App.Repository assembly:

  • Abstract implementation of a specific repository.
  • ICustomerRepository

App.Repository.SQL:

  • Specific implementation.
  • POCOs EFCF

App.Services assembly:

  • Abstract service.
  • ICustomerService
  • Dtos

App.Services.Implementation:

  • Specific service.
  • CustomerService

App.Common:

  • Common code.
  • Transfers

There are a couple of issues that I still face. You lose data annotations from the EFCF when crossing the service boundary. Thus, you need to perform server-side validation, or you must synchronize the validation of view models with repository objects. It is felt that the more layered things, the more DRY is broken. I believe this is appropriate for the course, though when your view models are not directly mapped to your objects. You could have your view models be your DTO and throw them into the general assembly, but that seems to be too much of a match if you need to be super flexible in your services.

EDIT

If you want to integrate WCF into the mix, you probably want to create data contracts that are very close to the MVC view model (or use contracts as a view model). You probably could not expose this in the world, since the service will be specific to this implementation of your MVC site, deploy another service for public consumption. If you are running a WCF service, you probably want to have all your business logic in the service, the controllers will simply handle the navigation logic.

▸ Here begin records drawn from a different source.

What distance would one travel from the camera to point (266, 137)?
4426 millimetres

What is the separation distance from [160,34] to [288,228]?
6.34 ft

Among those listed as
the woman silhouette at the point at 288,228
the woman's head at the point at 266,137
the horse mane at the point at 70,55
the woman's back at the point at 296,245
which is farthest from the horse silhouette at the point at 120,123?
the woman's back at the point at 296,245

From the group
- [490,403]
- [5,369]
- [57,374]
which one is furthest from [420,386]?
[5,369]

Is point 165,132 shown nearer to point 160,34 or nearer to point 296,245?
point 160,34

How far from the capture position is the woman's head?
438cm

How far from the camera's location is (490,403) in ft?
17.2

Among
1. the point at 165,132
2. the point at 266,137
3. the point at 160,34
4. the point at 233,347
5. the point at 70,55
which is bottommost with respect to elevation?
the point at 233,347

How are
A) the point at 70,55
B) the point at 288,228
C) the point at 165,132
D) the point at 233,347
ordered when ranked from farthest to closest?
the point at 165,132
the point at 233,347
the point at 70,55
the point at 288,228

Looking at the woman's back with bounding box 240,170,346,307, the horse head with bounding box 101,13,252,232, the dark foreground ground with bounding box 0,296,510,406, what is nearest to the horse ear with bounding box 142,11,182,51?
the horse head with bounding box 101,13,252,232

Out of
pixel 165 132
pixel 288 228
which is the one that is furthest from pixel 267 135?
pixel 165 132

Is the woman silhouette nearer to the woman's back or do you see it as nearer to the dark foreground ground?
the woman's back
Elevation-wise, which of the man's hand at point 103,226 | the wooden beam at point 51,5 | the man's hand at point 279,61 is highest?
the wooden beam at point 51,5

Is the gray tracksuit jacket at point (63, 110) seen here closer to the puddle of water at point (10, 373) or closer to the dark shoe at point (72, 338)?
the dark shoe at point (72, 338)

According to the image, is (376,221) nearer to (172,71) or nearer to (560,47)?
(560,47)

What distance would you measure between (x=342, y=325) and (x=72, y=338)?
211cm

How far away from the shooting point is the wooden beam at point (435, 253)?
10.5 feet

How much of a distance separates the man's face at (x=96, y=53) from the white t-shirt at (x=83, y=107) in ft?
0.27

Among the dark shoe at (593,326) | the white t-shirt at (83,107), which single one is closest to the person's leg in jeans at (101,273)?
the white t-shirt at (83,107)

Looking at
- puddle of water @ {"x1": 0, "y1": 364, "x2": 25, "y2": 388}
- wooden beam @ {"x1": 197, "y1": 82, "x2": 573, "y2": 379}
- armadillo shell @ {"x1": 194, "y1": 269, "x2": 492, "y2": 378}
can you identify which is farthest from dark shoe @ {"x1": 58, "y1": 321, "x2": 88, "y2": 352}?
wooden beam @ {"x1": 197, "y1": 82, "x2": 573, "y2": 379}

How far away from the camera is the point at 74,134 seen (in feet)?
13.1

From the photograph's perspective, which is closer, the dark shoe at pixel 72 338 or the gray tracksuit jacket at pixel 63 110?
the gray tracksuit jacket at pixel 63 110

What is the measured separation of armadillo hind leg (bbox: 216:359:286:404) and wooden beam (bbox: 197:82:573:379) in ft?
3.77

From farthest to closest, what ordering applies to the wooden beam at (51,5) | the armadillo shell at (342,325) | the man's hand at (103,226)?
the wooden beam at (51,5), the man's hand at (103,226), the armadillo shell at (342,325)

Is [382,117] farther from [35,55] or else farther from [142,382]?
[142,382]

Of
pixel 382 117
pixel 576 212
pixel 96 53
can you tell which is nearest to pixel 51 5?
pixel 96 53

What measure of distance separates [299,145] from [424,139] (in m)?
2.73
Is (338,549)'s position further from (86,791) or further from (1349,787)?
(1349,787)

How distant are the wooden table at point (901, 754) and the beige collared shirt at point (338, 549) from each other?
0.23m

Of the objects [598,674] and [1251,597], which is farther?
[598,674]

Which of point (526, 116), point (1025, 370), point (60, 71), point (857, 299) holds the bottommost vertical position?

Notice, I try to stay away from the "metal" as much as possible, developing a design that will allow me to split the code into different layers in the future. If I cannot clearly explain the various system levels to my single-sheet manager, the design is more than likely too complex. Everything for the most part will look beautiful in Visio if it is well designed.

As for how things refer to each other: the user interface will refer to Serivce (or to an implementation of a service that might not be needed). Just keep everything in one place. The service refinances the repository. The storage implementation does not return anything because it is loaded by the IOC. All links are General.